* BEGIN EXCERPTED RECORDS *
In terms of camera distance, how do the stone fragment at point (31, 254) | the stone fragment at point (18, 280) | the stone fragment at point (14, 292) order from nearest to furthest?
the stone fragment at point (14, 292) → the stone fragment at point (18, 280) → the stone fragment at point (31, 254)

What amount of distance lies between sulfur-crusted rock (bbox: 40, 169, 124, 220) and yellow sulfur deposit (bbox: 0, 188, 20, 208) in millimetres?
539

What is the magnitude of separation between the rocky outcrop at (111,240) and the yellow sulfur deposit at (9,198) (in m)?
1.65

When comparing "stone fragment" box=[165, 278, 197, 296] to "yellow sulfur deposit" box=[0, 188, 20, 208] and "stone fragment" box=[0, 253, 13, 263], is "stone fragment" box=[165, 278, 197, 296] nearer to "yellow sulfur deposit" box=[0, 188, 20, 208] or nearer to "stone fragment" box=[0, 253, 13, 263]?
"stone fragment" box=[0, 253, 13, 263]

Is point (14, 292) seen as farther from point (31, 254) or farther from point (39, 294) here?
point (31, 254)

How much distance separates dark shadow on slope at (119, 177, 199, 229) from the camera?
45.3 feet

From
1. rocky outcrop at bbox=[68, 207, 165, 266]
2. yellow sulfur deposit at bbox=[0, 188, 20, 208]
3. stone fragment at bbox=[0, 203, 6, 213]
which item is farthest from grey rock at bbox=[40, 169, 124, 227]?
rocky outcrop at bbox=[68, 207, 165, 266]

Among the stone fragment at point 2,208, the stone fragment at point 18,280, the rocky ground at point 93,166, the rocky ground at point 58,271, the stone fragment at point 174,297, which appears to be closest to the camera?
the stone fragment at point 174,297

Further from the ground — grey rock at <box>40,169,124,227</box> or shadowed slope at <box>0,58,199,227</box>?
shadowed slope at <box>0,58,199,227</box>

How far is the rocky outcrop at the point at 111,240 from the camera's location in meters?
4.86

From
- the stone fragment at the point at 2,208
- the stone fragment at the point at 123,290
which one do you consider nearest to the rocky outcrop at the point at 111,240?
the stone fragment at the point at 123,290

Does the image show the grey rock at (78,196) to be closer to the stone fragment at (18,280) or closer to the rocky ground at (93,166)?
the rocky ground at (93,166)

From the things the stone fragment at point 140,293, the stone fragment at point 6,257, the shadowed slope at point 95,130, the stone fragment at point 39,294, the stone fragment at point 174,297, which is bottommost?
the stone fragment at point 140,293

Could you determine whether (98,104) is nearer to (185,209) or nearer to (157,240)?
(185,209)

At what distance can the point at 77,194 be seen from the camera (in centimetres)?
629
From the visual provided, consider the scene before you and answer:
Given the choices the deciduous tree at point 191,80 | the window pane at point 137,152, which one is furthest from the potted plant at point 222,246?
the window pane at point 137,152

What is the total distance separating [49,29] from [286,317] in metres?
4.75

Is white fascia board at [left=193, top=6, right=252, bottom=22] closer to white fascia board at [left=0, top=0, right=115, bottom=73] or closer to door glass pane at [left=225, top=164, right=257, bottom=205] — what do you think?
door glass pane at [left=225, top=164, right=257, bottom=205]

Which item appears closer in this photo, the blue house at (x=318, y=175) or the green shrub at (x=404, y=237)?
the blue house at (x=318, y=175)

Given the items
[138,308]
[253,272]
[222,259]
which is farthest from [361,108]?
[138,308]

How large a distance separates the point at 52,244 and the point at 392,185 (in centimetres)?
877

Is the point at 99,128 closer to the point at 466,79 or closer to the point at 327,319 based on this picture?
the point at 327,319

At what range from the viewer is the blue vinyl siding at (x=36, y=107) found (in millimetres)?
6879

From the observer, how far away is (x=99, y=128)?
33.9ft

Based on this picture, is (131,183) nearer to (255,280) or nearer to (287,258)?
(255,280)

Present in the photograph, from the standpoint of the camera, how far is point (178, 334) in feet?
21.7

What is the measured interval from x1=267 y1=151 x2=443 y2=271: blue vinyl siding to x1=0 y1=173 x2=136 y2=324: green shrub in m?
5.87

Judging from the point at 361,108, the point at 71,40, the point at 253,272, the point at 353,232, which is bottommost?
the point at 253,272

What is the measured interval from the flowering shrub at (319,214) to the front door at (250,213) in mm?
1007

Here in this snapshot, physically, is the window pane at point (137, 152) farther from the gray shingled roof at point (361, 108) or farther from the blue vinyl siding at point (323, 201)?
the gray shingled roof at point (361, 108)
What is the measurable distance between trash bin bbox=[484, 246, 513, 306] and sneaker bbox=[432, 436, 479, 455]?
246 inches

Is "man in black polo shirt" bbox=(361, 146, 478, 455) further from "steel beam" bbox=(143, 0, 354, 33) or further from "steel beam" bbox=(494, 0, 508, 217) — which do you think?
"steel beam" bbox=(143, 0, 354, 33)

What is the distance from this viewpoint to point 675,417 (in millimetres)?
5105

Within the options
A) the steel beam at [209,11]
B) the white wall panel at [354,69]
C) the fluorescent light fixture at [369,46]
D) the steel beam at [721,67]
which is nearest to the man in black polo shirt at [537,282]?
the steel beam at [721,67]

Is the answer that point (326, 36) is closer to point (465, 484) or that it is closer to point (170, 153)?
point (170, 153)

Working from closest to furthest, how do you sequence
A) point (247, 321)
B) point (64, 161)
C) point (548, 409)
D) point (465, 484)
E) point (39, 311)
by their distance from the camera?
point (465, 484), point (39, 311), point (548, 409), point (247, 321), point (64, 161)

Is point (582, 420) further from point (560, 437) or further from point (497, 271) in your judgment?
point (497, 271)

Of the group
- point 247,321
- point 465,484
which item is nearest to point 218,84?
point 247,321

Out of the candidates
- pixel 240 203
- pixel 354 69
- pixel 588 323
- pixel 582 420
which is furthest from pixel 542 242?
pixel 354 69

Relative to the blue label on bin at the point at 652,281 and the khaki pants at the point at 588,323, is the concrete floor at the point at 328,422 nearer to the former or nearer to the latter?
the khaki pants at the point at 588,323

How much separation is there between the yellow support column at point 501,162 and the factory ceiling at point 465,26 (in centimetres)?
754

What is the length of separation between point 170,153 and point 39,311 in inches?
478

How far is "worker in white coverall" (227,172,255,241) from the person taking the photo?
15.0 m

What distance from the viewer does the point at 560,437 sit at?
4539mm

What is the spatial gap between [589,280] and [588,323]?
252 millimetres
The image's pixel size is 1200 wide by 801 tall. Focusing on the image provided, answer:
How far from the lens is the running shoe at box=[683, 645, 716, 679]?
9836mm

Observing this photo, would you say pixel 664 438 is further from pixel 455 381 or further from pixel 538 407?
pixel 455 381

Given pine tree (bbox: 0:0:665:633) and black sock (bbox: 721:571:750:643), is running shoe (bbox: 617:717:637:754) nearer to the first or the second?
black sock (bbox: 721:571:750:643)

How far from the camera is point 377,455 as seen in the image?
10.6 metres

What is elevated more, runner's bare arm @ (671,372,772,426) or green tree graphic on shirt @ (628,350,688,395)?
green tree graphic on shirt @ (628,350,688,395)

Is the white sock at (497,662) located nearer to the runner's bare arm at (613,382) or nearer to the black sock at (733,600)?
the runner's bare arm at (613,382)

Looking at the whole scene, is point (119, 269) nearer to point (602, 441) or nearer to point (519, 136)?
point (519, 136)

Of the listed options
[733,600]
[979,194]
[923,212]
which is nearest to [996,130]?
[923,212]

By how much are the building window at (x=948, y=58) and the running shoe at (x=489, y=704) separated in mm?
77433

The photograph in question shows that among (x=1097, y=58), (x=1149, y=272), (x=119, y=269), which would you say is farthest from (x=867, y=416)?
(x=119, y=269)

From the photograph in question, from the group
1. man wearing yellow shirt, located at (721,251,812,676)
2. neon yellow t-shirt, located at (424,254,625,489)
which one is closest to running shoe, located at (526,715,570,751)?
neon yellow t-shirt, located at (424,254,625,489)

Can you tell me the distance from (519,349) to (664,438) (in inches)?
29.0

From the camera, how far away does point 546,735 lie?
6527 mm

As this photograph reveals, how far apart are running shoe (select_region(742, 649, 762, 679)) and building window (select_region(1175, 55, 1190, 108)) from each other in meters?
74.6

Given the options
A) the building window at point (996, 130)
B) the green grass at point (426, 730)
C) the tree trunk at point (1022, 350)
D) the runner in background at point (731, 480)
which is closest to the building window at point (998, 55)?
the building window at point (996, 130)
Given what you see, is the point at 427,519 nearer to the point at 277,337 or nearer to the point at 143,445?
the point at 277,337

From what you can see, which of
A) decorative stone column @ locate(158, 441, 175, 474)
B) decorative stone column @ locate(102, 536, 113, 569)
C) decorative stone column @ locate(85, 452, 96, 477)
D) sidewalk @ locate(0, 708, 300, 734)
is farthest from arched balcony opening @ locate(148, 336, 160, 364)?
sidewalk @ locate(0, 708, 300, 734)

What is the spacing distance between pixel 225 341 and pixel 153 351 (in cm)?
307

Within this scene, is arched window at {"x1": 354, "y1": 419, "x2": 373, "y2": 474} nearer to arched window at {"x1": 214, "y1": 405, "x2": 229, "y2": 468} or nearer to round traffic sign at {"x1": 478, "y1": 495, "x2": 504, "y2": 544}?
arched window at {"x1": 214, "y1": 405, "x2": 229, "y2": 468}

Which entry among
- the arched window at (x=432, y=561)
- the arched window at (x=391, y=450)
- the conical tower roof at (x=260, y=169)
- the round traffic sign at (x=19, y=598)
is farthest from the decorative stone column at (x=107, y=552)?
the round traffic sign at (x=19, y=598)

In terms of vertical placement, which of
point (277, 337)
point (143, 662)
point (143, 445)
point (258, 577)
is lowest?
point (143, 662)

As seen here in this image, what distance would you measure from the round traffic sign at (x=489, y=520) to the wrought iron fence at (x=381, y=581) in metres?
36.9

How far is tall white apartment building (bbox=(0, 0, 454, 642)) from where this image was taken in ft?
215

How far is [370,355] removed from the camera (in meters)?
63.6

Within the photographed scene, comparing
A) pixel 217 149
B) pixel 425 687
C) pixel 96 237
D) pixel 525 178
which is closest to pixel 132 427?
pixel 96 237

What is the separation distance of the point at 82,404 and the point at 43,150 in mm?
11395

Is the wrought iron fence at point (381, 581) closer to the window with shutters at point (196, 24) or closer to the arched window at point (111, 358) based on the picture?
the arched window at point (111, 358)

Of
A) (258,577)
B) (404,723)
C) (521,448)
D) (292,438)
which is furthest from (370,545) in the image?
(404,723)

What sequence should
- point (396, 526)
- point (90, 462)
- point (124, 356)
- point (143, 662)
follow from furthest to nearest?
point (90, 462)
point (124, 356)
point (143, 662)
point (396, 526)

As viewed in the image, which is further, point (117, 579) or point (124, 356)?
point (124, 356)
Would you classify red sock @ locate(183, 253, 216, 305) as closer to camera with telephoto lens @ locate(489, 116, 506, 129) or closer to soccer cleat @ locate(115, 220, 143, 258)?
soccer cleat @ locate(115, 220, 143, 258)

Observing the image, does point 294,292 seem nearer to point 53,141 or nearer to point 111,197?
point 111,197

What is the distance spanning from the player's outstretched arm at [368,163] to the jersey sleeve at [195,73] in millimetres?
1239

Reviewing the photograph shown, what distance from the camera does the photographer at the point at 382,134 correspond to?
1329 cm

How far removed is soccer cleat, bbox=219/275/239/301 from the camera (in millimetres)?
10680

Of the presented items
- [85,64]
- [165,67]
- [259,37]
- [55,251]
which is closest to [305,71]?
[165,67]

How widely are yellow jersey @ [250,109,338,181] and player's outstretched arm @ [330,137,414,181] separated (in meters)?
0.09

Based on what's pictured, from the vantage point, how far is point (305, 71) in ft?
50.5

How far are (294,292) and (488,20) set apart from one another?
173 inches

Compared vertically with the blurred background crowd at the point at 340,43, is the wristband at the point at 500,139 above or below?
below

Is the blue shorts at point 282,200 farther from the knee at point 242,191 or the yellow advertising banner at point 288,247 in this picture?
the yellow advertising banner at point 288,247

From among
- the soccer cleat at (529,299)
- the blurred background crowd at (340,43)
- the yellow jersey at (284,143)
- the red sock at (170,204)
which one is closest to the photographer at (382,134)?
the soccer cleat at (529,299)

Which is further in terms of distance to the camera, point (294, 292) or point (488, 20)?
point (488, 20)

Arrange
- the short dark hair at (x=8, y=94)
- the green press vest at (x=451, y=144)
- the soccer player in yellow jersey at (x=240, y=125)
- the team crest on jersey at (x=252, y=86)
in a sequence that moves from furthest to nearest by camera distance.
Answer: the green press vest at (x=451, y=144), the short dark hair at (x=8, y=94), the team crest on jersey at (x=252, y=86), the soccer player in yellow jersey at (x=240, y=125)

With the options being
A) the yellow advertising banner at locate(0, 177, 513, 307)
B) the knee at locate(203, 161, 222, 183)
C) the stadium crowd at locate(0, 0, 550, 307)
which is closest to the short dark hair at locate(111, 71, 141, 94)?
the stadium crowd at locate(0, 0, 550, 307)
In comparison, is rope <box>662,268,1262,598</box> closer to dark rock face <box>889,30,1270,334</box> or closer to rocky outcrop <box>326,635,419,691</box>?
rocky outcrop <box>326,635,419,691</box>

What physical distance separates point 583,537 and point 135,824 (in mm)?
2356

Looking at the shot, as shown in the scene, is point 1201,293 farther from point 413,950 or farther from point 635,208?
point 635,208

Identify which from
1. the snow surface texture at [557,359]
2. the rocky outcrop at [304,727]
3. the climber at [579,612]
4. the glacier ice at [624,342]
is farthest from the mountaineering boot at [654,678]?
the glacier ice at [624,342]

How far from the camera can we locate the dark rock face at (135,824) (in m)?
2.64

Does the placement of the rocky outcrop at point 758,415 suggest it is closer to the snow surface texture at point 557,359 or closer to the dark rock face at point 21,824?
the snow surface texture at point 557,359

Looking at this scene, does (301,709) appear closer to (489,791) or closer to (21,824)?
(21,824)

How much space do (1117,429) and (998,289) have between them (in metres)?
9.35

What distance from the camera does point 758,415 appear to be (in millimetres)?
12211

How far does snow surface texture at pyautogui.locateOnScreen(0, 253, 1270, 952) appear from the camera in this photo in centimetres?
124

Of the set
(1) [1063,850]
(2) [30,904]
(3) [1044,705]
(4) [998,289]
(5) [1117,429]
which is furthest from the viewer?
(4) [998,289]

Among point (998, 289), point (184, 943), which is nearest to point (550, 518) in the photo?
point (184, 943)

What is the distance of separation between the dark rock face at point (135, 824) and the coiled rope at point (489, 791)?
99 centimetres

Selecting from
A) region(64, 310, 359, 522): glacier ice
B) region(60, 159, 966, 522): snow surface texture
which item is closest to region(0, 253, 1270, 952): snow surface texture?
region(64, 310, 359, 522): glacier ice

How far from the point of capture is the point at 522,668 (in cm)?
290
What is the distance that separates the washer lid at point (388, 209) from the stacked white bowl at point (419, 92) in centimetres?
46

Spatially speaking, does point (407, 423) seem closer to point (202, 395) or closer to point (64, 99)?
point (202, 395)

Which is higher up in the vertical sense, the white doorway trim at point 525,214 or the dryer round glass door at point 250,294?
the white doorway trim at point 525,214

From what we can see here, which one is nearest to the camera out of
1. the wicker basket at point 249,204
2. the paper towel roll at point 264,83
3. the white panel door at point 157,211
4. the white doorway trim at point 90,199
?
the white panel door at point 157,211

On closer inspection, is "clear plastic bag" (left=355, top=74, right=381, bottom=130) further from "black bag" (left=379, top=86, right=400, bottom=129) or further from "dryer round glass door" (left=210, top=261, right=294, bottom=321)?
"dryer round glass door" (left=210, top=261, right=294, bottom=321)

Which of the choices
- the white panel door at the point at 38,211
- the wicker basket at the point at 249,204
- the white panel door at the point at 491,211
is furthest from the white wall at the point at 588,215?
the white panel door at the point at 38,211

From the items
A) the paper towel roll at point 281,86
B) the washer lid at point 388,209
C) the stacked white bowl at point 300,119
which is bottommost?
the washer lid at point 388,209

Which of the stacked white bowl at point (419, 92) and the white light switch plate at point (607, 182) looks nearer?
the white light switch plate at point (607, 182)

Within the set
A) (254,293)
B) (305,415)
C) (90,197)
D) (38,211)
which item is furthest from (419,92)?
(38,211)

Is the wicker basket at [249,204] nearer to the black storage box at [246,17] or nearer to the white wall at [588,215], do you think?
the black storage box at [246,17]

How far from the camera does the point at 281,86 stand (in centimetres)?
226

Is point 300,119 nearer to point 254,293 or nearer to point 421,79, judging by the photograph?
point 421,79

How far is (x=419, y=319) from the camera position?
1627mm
* END EXCERPTED RECORDS *
- _EXERCISE TASK_
Please retype the lines from the records above, from the line containing "Here in this snapshot, physically, is" through the line containing "point (465, 484), point", inclusive.

- _EXERCISE RESPONSE_
Here in this snapshot, physically, is the window pane at point (137, 152) farther from the gray shingled roof at point (361, 108) or farther from the blue vinyl siding at point (323, 201)?
the gray shingled roof at point (361, 108)
What is the measurable distance between trash bin bbox=[484, 246, 513, 306] and sneaker bbox=[432, 436, 479, 455]?
246 inches

Is "man in black polo shirt" bbox=(361, 146, 478, 455) further from "steel beam" bbox=(143, 0, 354, 33) or further from "steel beam" bbox=(494, 0, 508, 217) — which do you think?
"steel beam" bbox=(143, 0, 354, 33)

What is the distance from this viewpoint to point 675,417 (in millimetres)?
5105

Within the options
A) the steel beam at [209,11]
B) the white wall panel at [354,69]
C) the fluorescent light fixture at [369,46]
D) the steel beam at [721,67]
which is nearest to the man in black polo shirt at [537,282]?
the steel beam at [721,67]

Is the answer that point (326, 36) is closer to point (465, 484) or that it is closer to point (170, 153)?
point (170, 153)

Working from closest to furthest, how do you sequence
A) point (247, 321)
B) point (64, 161)
C) point (548, 409)
D) point (465, 484)
E) point (39, 311)
by their distance from the camera?
point (465, 484), point (39, 311), point (548, 409), point (247, 321), point (64, 161)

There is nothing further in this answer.